I didn't say to buy a Canon over Nikon. Let me restate my opinion.

Nikon HD video in the dlsr line-up is crud.  I just want to make sure that anyone, including other hobbyists who might read this in the future, buying Nikon cameras doesn't make their decision based on the HD video capability.


----------



## DJRansome (Oct 29, 2005)

I agree with that completely!


----------



## FoMoCo4ever (Nov 29, 2009)

Well i was looking to upgrade from my N75 to a digital camera and seen that the D5000 had video and thought that was great. I'm looking to take amazing pics and have some pretty decent video there if i want to shoot some. I'm not looking to shoot video for national geographic but i'm looking to shoot something similar to a normal 780p hd camcorder u can buy at best buy. Would this camera be decent at shooting normal clear video???
○ ○ ○ ○
Continue the forum thread on Nikon DSLR video from where it stops. The rows are separate material and have no connection to the forum thread on Nikon DSLR video.
○ ○ ○ ○
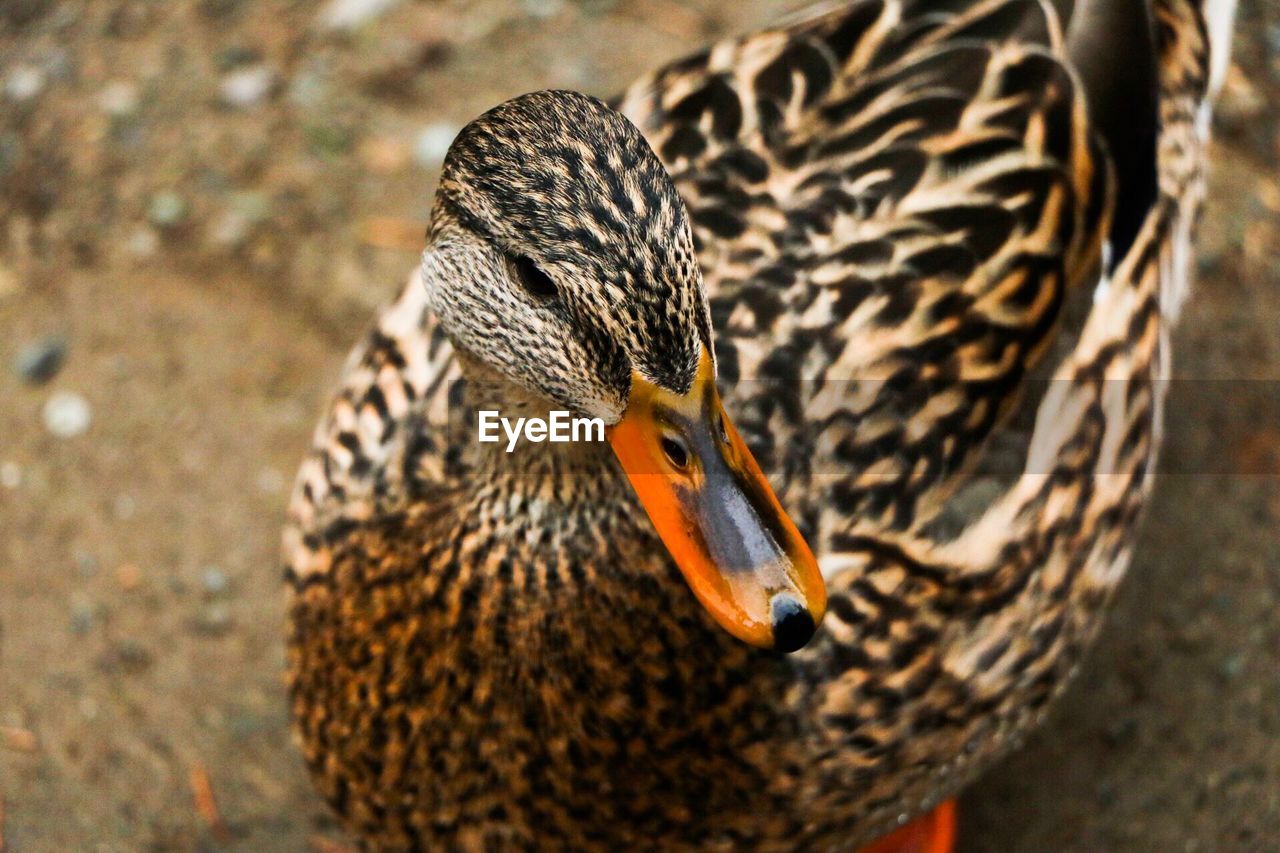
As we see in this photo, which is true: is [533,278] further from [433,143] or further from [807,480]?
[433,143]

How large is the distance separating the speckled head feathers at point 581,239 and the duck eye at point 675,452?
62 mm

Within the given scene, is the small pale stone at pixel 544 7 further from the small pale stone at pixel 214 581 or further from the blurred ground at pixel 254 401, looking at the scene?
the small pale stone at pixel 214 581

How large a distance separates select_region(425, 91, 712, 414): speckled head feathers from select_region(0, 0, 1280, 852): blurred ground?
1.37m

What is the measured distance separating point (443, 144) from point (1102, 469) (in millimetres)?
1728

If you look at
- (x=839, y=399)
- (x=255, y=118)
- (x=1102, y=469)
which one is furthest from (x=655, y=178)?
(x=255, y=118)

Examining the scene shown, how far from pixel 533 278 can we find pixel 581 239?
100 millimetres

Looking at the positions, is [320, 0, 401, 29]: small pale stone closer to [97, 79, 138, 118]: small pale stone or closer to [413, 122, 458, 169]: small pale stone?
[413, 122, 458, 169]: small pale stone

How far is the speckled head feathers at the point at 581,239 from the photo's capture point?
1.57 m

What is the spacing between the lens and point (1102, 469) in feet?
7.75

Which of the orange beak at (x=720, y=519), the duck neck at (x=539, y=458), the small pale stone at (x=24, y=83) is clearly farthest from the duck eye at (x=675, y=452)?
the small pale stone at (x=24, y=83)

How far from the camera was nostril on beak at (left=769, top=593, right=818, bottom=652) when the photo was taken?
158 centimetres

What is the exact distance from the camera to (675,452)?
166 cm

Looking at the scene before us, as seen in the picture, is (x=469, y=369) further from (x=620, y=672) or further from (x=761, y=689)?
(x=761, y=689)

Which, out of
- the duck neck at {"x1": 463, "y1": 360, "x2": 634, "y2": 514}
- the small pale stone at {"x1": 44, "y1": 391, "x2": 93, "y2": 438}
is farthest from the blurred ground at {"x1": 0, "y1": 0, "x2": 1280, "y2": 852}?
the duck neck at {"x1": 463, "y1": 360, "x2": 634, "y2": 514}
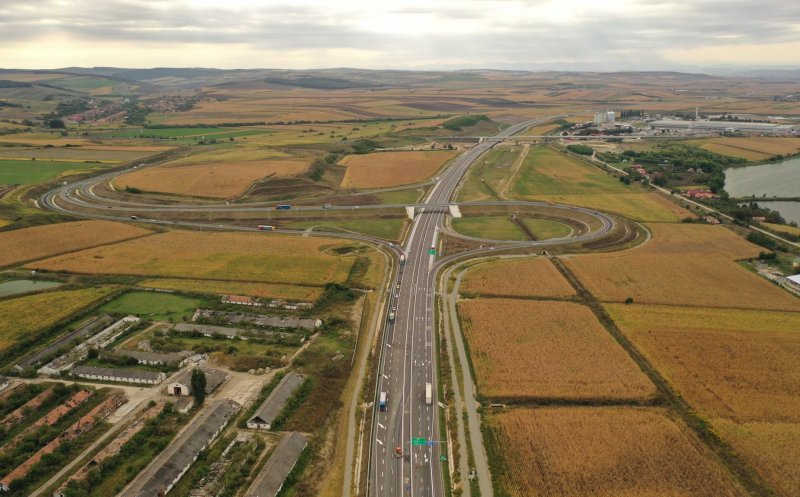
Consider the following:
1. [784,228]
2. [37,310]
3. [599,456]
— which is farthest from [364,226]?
○ ○ ○ ○
> **Written answer**
----------



## D.T.M (Sep 10, 2009)

I have the D3000 & kit lense and love it, heres some pics i took with it:


----------



## FoMoCo4ever (Nov 29, 2009)

There some pretty good looking fish and pics. I like clarity more then anything. I'm a big believer in HD TV also. Nature shows are then number one thing to watch in HD. Nothing like seeing the hairs on a bee's back LoL


----------



## frschul (Mar 10, 2004)

D.T.M said:


> I have the D3000 & kit lense and love it, heres some pics i took with it:
> 
> So D.T.M. what type lens did you use for the photos ?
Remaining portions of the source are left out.